##### Text section

As practice closed at 9 p.m., the energy was high, players cheering each other on through the final conditioning drills.

Lichten pulled his team together and reminded them how rare it was to be cheered for coming to practice. The team broke its huddle with Lichten saying, “take a step,” and the team responding, “to the top.”

The practice started with the teams split into offensive and defensive groups with the offense running through a series of plays.

“If we’re going to expect these guys to play fast and tough, they have to know what they’re doing. So before we even run and stretch them, we make them mentally go through what they’re required to know,” Lichten said.

Lichten called them together for a brief exchange before conditioning.

“Do the little things well,” he said.

And later, “Either it matters to you or it doesn’t. Don’t tell me. Show me.”

In an hour-long interview Thursday, Lichten’s bearded 31-year-old face was stuck on one setting: Stern. His answers to questions were thoughtful, complete and usually assertive.

He said when he and his three full-time assistants were on the recruiting trail they were looking for players who had, in order, academic integrity, high moral character and a love for football.

That message resonated with Mike and Lee Roberts of Lynnwood, Washington, a town just outside Seattle. Their son, Haelin, is a wide receiver, one of the 61 freshmen in the first recruiting class, and they drove cross country to see him off.

“It was Mike and Kenny (Treschitta, the defensive coordinator). Quite frankly, they were honest,” Mike Roberts said.

“We felt we could trust our kids being here, and that the schooling would come first and then the football,” Lee Roberts added.

This year, UNE will play a nine-game schedule, all off campus. The first six games will be against New England Division III junior varsity teams, opening Sept. 2 at Curry College in Milton, Massachusetts. The final three games will be against prep schools, including an Oct. 21 game against Kirkland (New Jersey) Academy at Fitzpatrick Stadium in Portland.

The Nor’easters will be full varsity members of Commonwealth Coast Football in 2018.

##########
##### Items

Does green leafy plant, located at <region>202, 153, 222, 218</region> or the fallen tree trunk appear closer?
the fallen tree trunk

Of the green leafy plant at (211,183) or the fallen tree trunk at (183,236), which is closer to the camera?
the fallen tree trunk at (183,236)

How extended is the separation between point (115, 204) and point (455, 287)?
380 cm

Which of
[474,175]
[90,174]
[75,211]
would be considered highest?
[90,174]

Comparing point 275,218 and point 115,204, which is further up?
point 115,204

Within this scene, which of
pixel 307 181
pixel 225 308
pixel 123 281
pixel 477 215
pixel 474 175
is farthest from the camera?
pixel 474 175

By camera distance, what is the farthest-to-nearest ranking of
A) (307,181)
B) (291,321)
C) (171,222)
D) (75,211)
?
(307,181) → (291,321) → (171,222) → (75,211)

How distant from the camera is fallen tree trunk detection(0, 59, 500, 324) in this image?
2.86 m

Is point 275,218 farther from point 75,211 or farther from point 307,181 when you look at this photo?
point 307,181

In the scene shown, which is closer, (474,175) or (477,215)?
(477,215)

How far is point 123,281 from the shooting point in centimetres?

##########

**Given exercise 1:**
Answer these questions from the article about the UNE football practice:
(a) At what time did practice close?
(b) How many freshmen are in the first recruiting class?
(c) Where and on what date does the season open?
**Given exercise 2:** Pick up the article about the UNE football team where it stops, and write a few more paragraphs.
None of the records is needed for the tasks.

**Output 1:**
(a) 9 p.m.
(b) 61
(c) At Curry College in Milton, Massachusetts, on Sept. 2.

**Output 2:**
Lichten said playing a year at the junior varsity level is needed to “develop our players and get them used to playing college football. It’s a different speed, a different expectation. The preparation is different. Everything is a little different from what they’re used to, and to shield them from what’s going to be expected when we’re a varsity program in 2018 would not be beneficial to their development.”

Playing a year of JV also gives UNE a better chance of immediate success, according to Bowdoin Coach JB Wells.

Wells was the first football coach at Endicott College, which played a JV schedule in 2002, then went a respectable 4-4 in its first varsity season.

“Teams that have played varsity right away have unanimously failed in that first year, and if you unanimously fail then it’s tough to come back,” Wells said.

Wells said UNE and Lichten are facing a stronger competitive environment than when Endicott entered. But Lichten will have put together two full recruiting classes before the first varsity game (Wells had one).

“I did talk to Mike, but I didn’t have to tell him anything,” Wells said. “He’s a good football coach and he was able to win at the last place (Becker College) with a lot fewer resources than he has now, with UNE’s academics and its graduate programs.”

As the players jogged to the field, they went past the construction zone where a 35,000-square foot addition to Alfond Forum is well on its way to completion.

When finished – expected by the end of the first semester – it will include a 6,000-square foot multiuse function room, academic space, additional locker rooms (including a new space for football), and expanded areas for strength and conditioning and athletic training.